Why Disney Can't Quit Churning Out Toy Stories

Toy Story 3 Photograph by Buena Vista Pictures/Everett Collection

Walt Disney isn’t done playing with Woody and Buzz.

The company promised Wall Street analysts this morning it will release a fourth iteration of Pixar’s Toy Story franchise on June 16, 2017. And it has the same old gang lined up: Tom Hanks, Tim Allen, and the director John Lasseter. “These wonderful characters are clearly just as relevant and beloved as ever,” Disney Chief Executive Robert Iger said on the conference call.

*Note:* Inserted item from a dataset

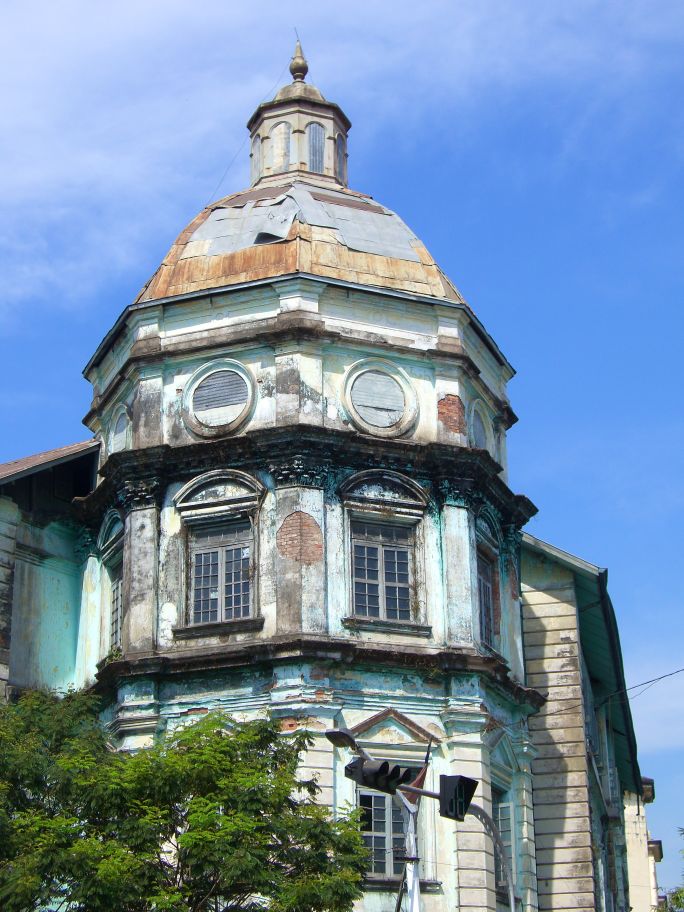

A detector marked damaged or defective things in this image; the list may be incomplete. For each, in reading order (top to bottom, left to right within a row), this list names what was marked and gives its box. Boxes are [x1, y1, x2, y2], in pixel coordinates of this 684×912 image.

rusted roof panel [0, 440, 99, 484]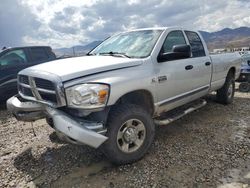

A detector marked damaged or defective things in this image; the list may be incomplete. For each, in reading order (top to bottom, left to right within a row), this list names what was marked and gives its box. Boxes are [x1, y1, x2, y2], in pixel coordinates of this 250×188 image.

damaged hood [22, 55, 143, 81]
cracked headlight [65, 83, 109, 108]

Apparently, Lasseter wasn’t too keen on a fourquel. Here’s how he described the evolution of the project in a statement this morning:

Toy Story 3 ended Woody and Buzz’s story with Andy so perfectly that for a long time, we never even talked about doing another Toy Story movie. But when Andrew [Stanton], Pete [Docter], Lee [Unkrich], and I came up with this new idea, I just could not stop thinking about it.”

The money probably isn’t shabby, either. When factoring in inflation, it’s hard to best the piles of box-office booty pulled in by such Disney classics as Bambi and Snow White. But still, the third Toy Story was a blockbuster by any measure.

Toy Story is also one of the rare franchises that has become only more profitable over time. Of course, the plotline might be getting a little thin at this point. No one wants to watch a 30-something playing with action figures. Disney might find more upside in a Finding Nemo sequel, which is allegedly in the works for 2016.

And the budget for a fourth Toy Story can’t be cheap. Hanks doesn’t work for peanuts, and everyone else on the project knows how lucrative it might be. At the end of the day, the return on investment might be better for something like Big Hero 6, an all-new Disney animation property that makes its debut tonight. Analysts expect the film to gross almost $60 million in U.S. theaters this weekend—about $15 million more than the original Toy Story.